17 Wat noch van het vleesch des slacht-offers over gebleven is; sal op den derden dagh met vyer verbrant worden:
18 Want soo eenighsins van dat vleesch sijnes danck-offers op den derden dagh gegeten wort, die dat geoffert heeft, en sal niet aengenaem zijn, het en sal hem niet toegereeckent worden, ’t sal een afgrijselick dingh zijn: ende de ziele die daer van eet, sal hare ongerechtigheyt dragen.
19 Ende het vleesch, dat yet onreyns aengeroert sal hebben, en sal niet gegeten worden; met den vyere sal het verbrant worden: maer aengaende het [ander ] vleesch, dat vleesch sal een yeder, die reyn is, mogen eten.
20 Doch als eene ziele het vleesch van het danck-offer, het welcke des HEEREN is, gegeten sal hebben, ende hare onreynigheyt aen haer is; soo sal die selve ziele uyt hare volckeren uytgeroeyt worden.
21 Ende wanneer eene ziele yet onreyns sal aengeroert hebben, [als ] de onreynigheyt des menschen, ofte het onreyne vee, ofte eenigh onreyn verfoeysel, ende sal van het vleesch des danck-offers, het welcke des HEEREN is, gegeten hebben; soo sal die selve ziele uyt hare volckeren uytgeroeyt worden.
22 Daer na sprack de HEERE tot Mose, seggende:
23 Spreeckt tot de kinderen Israëls, seggende; Geen vet van een os, ofte schaep, ofte geyte en sult ghy eten.
24 Maer het vet van een doot aes, ende het vet van het verscheurde, mach tot allen wercke gebesicht worden: doch en sult ghy dat gantschelick niet eten.

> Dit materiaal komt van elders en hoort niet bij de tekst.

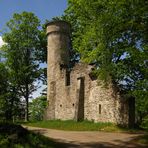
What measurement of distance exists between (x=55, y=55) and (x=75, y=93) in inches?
234

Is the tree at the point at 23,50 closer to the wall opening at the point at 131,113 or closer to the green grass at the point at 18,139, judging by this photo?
the wall opening at the point at 131,113

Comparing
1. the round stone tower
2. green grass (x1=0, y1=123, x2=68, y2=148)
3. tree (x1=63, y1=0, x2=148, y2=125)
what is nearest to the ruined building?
the round stone tower

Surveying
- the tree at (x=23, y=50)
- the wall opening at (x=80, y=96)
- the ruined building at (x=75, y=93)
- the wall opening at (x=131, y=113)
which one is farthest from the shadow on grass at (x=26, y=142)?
the tree at (x=23, y=50)

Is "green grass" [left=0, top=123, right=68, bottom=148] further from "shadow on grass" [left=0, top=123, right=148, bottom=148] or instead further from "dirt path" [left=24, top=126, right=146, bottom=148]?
"dirt path" [left=24, top=126, right=146, bottom=148]

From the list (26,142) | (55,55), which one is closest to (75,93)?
(55,55)

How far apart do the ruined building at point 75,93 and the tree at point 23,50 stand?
23.5 feet

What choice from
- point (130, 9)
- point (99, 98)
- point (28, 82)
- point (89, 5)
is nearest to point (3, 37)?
point (28, 82)

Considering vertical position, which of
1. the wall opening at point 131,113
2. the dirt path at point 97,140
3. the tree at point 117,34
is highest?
the tree at point 117,34

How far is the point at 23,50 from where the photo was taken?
135ft

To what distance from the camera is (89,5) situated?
20594mm

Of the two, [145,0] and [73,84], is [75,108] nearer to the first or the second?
[73,84]

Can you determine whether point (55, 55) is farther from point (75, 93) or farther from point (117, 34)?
point (117, 34)

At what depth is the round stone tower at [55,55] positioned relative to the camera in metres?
32.7

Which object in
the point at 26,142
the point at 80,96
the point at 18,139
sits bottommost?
the point at 26,142
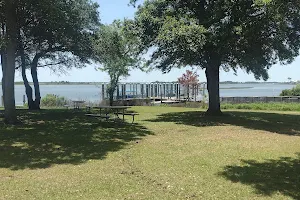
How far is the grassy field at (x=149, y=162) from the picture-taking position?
614 centimetres

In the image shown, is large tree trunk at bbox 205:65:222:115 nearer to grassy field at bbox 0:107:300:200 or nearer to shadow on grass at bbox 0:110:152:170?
grassy field at bbox 0:107:300:200

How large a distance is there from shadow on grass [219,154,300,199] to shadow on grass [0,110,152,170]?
3501 mm

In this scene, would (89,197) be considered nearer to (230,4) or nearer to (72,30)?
(72,30)

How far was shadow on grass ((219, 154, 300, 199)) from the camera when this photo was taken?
6.20m

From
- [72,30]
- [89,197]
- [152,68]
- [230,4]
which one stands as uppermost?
[230,4]

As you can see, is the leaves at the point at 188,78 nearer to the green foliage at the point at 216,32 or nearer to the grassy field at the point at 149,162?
the green foliage at the point at 216,32

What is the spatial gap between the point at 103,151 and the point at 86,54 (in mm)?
11894

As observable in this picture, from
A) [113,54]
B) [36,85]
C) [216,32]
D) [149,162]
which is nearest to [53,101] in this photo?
[36,85]

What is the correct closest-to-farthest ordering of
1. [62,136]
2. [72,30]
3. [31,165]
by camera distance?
[31,165] < [62,136] < [72,30]

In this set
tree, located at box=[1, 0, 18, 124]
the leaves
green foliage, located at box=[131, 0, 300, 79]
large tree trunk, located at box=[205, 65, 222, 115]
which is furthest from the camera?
the leaves

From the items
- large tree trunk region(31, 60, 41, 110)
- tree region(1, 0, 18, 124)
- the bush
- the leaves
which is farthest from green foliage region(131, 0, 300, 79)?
the leaves

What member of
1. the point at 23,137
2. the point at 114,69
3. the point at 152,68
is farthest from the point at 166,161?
the point at 114,69

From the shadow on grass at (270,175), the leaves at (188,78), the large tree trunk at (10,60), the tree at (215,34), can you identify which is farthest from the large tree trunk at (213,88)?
the leaves at (188,78)

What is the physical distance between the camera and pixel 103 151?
9602 mm
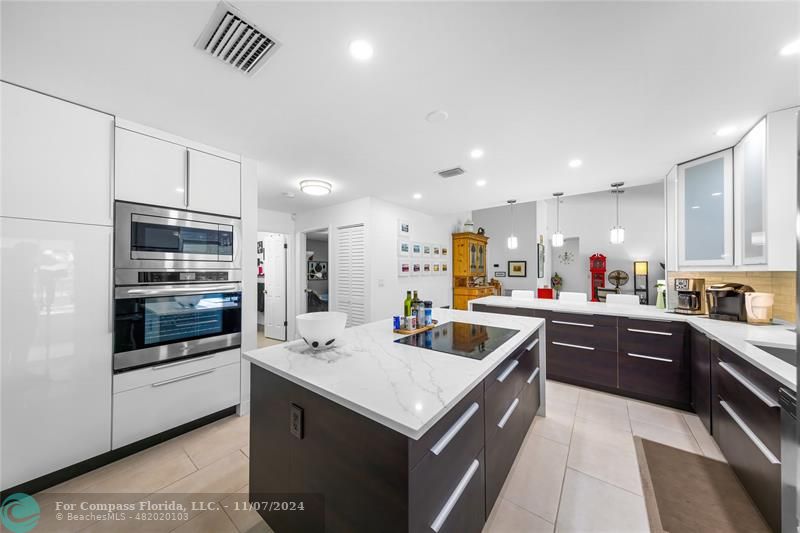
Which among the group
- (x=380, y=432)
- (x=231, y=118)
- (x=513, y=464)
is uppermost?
(x=231, y=118)

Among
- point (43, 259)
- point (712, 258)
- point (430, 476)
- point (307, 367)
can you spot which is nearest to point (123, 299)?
point (43, 259)

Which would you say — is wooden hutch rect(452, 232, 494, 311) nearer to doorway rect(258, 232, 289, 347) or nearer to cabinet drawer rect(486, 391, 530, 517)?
doorway rect(258, 232, 289, 347)

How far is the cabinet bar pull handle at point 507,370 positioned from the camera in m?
1.47

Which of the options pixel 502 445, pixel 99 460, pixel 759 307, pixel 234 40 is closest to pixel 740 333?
pixel 759 307

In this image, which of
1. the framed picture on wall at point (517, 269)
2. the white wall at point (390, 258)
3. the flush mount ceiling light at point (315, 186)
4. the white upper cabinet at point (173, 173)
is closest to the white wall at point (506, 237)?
the framed picture on wall at point (517, 269)

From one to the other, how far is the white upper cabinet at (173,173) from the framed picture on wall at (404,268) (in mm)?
2717

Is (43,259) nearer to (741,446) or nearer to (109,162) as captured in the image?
(109,162)

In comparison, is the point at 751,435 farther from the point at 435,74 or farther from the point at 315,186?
the point at 315,186

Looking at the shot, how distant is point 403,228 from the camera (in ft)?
15.9

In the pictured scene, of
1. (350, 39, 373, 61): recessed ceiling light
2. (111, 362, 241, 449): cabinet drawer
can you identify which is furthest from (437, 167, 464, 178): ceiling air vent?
(111, 362, 241, 449): cabinet drawer

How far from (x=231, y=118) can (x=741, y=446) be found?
154 inches

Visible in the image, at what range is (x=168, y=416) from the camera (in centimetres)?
208

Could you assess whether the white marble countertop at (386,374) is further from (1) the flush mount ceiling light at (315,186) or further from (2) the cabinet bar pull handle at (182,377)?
(1) the flush mount ceiling light at (315,186)

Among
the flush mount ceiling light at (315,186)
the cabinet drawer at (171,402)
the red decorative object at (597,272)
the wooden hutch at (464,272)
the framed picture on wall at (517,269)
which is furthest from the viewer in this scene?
the red decorative object at (597,272)
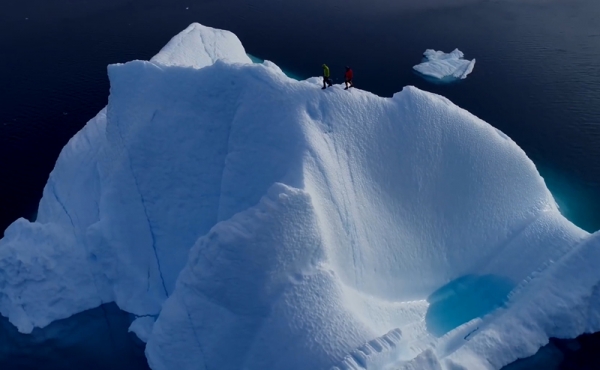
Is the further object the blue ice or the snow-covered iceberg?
the snow-covered iceberg

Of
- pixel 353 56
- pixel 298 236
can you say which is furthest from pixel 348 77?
pixel 353 56

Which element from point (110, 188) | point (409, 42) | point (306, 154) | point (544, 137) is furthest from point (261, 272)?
point (409, 42)

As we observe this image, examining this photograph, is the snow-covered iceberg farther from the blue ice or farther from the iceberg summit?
the blue ice

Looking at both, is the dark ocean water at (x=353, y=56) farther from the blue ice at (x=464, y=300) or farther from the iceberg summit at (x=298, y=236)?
the blue ice at (x=464, y=300)

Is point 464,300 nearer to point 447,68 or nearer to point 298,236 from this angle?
point 298,236

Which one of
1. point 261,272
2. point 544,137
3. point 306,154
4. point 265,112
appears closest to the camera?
point 261,272

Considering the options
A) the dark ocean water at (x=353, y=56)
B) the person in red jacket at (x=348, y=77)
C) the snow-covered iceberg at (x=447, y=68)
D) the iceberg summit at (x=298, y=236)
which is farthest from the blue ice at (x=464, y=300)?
the snow-covered iceberg at (x=447, y=68)

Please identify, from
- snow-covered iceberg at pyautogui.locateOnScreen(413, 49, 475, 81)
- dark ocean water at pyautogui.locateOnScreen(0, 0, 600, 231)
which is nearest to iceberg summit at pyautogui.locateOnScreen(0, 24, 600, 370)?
dark ocean water at pyautogui.locateOnScreen(0, 0, 600, 231)

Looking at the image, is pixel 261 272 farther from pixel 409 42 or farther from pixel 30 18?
pixel 30 18

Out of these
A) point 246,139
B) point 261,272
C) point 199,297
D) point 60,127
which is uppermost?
point 246,139
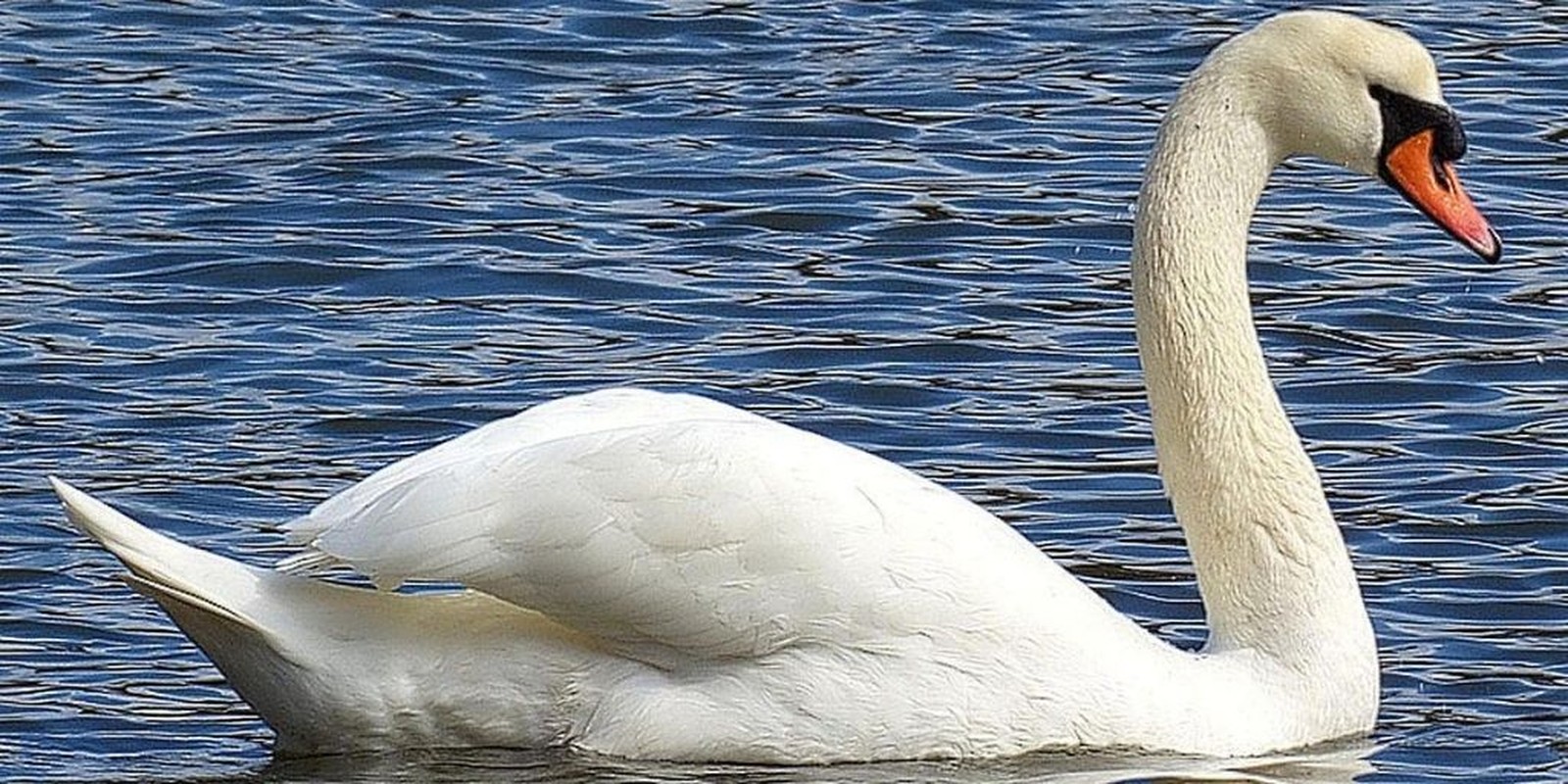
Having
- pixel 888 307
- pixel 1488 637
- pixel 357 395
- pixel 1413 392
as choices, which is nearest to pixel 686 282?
pixel 888 307

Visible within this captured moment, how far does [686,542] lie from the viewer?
286 inches

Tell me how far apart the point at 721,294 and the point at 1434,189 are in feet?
11.6

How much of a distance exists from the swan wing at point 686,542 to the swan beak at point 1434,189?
1334 millimetres

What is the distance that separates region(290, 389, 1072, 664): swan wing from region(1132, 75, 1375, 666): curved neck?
713mm

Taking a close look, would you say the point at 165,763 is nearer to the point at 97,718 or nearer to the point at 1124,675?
the point at 97,718

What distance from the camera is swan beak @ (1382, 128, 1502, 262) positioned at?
806 centimetres

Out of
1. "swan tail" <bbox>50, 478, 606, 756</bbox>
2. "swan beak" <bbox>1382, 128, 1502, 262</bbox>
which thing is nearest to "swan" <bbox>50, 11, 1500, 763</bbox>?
"swan tail" <bbox>50, 478, 606, 756</bbox>

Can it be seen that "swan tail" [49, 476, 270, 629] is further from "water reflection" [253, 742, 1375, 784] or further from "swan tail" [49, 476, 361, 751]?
"water reflection" [253, 742, 1375, 784]

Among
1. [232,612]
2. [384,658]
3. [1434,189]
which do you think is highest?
[1434,189]

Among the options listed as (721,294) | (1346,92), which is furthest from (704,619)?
(721,294)

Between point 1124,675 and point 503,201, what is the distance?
5188 mm

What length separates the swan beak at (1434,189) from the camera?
8062 mm

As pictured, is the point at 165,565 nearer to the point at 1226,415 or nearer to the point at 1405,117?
the point at 1226,415

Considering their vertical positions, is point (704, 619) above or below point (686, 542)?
below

25 Want al wie het vet van een vee eten sal, van het welcke men den HEERE een vyer-offer sal geoffert hebben: die ziele, die het gegeten sal hebben, sal uyt hare volckeren uytgeroeyt worden.
26 Oock en sult ghy in alle uwe wooningen geen bloet eten; het zy van het gevogelte, ofte van het vee.
27 Alle ziele die eenigh bloet eten sal, die selve ziele sal uyt hare volckeren uytgeroeyt worden.
28 Voorts sprack de HEERE tot Mose, seggende:
29 Spreeckt tot de kinderen Israëls, seggende; Wie sijn danck-offer den HEERE offert: sal sijne offerhande van sijnen danck-offer den HEERE toebrengen.
30 Sijne handen sullen de vyer-offeren des HEEREN brengen: het vet aen de borst sal hy met die borst brengen, om die tot een beweegh-offer voor het aengesicht des HEEREN te bewegen.
31 Ende de Priester sal dat vet op den altaer aensteken: doch de borst sal Aarons ende sijner sonen zijn.
32 Ghy sult oock den rechteren schouder tot een hef-offer den Priester geven; uyt uwe danck-offeren.
33 Wie uyt de sonen Aarons het bloet des danck-offers, ende het vet offert, dien sal de rechter schouder ten deele zijn.
34 Want de beweeghborst ende de hef-schouder hebbe ick van de kinderen Israëls uyt hare danck-offeren genomen: ende hebbe deselve Aaron den Priester, ende sijne sonen tot eene eeuwige insettinge gegeven van de kinderen Israëls.
35 Dit is de salvinge Aarons, ende de salvinge sijner sonen van de vyer-offeren des HEEREN; ten dage als hyse dede naderen, om het Priesterdom den HEERE te bedienen:
36 ’t Welcke de HEERE hen van de kinderen Israëls te geven geboden heeft, ten dage als hyse salfde: het zy eene eeuwige insettinge voor hare geslachten.
37 Dit is de wet des brand-offers, des spijs-offers, ende des sond-offers, ende des schult-offers, ende des vul-offers, ende des danck-offers:
38 Die de HEERE Mose op den bergh Sinai geboden heeft; ten dage als hy den kinderen Israëls geboodt, datse hare offerhanden den HEERE in de woestijne Sinai souden offeren.